(Instructions to follow):
Reproduce the entries below, replacing each "wooden beam" with "timber beam" and leaving everything else untouched.

(Record excerpts):
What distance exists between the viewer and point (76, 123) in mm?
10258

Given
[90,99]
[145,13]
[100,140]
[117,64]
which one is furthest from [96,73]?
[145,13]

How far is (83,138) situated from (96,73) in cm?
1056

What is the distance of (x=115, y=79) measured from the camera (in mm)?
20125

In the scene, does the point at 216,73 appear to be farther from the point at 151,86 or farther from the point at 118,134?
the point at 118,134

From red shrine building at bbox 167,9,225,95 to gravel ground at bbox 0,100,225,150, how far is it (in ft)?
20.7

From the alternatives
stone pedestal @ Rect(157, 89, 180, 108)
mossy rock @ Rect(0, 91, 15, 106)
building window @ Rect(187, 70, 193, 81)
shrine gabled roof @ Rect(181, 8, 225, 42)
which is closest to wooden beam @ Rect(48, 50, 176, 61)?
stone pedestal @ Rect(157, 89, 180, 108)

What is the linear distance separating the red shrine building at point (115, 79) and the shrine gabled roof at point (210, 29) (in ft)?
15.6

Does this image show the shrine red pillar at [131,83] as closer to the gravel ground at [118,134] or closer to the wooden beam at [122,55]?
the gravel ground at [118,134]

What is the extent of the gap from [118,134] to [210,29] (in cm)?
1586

(Reply):
What distance exists between the viewer and point (76, 123) in mm?
10258

Given
[90,99]
[145,13]
[100,140]
[117,64]
which one is furthest from [96,73]?
[145,13]

How far is (83,138) situated from (96,73) in cm?
1056

What is the distance of (x=115, y=79) measured from the camera (in mm)?
20125

In the scene, does the point at 216,73 appear to be farther from the point at 151,86 or farther from the point at 118,134?
the point at 118,134

From red shrine building at bbox 167,9,225,95 to gravel ground at bbox 0,100,225,150, how far is it (in ft)?
20.7

From the alternatives
stone pedestal @ Rect(157, 89, 180, 108)
mossy rock @ Rect(0, 91, 15, 106)
building window @ Rect(187, 70, 193, 81)
shrine gabled roof @ Rect(181, 8, 225, 42)
which is closest to timber beam @ Rect(48, 50, 176, 61)?
stone pedestal @ Rect(157, 89, 180, 108)

What is the linear distance separating the red shrine building at point (115, 79) and the shrine gabled roof at point (210, 29) (in ft)?
15.6

Does this image show the shrine red pillar at [131,83] as closer to the gravel ground at [118,134] or closer to the timber beam at [122,55]?
the gravel ground at [118,134]

What is the extent of the gap from [118,134] to [210,29] (in cm)?
1586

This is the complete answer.